Veronica De Romanis sulla Stampa si sofferma sulla ‘droga dei bonus che ha esaurito i suoi effetti’: “L’economia italiana – scrive l’editorialista – si è fermata nel terzo trimestre.
Un risultato ben al di sotto della media europea che si attesta allo 0,4 per cento.
Tra i Paesi che erano in crisi un decennio, la Spagna registra una variazione congiunturale dello 0,8 per cento e l’Irlanda del 2.
Questi numeri si prestano ad alcune considerazioni.
Primo: riformare paga.
L’economia spagnola e quella irlandese migliorano perché hanno cambiato radicalmente il loro contesto economico attraverso una serie di riforme, alcune dolorose.
Il percorso di aggiustamento (Troika inclusa) effettuato negli anni 2011-2013 ha consentito di mettere in ordine i conti pubblici e, al contempo, di rafforzare il sistema produttivo.
E, così, solo per fare un esempio, le risorse del programma Next generation Eu trovano un terreno fertile e diventano maggiormente produttive.
L’Italia, invece, ha rimandato e continua a rimandare l’attuazione delle riforme, a cominciare da quella della concorrenza.
Si è pensato per lungo tempo – sottolinea De Romanis – che per crescere bisognasse spendere.
In particolare, attraverso i bonus per tutto e per tutti.

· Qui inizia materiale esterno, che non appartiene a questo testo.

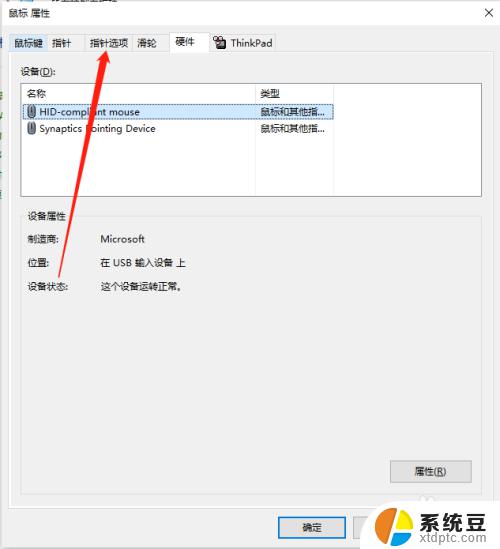 鼠标拖动有残影 win10如何去除鼠标拖影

E qui arriviamo alla seconda considerazione: i bonus sono una droga.
Servono a far salire il Pil nell’immediato.
L’effetto sulla crescita, tuttavia, è destinato a svanire.
Quello sui conti pubblici, al contrario, resta.

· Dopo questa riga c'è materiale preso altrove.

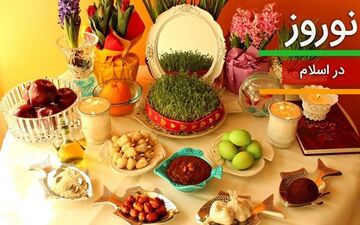 آیین های نوروزی از منظر اسلام/ ریشه های مذهبی و دینی عید نوروز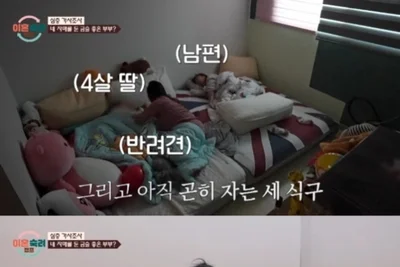 '이혼숙려캠프' 딸 넷 육아 뒷전… 본가만 챙긴 남편에 아내 오열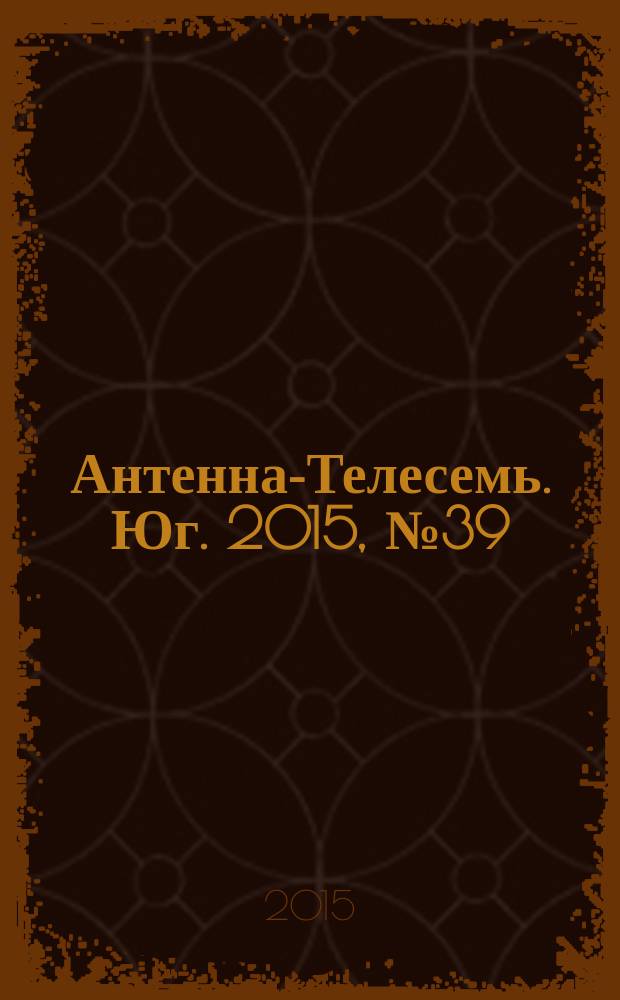Антенна-Телесемь. Юг. 2015, № 39 (623)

Con conseguenze drammatiche.
Il debito costa.
Si tratta di risorse pubbliche che vengono distribuite ai nostri creditori e sottratte ad usi alternativi come la sanità, la scuola, i trasporti.
Terza ed ultima considerazione: i pasti gratis non esistono.
Il conto si paga sempre.
Peraltro, nel caso italiano deve essere pagato proprio in una fase di rallentamento economico e di crescente incertezza legata alle tensioni geopolitiche in atto.
Tocca, quindi, stringere la cinghia proprio quando bisognerebbe fare il contrario.
Del resto, non ci sono alternative.
Raccontare la favola dei bonus che si autofinanziano, ovvero che generano un impatto talmente elevato sulla crescita da ripagarsi da soli, non è più possibile.
Difficilmente si chiuderà l’anno con una crescita dell’1 per cento come previsto dal governo.
Nonostante gli oltre centocinquanta miliardi di euro spesi per ristrutturare una percentuale minuscola di case appartenente ad italiani spesso benestanti”.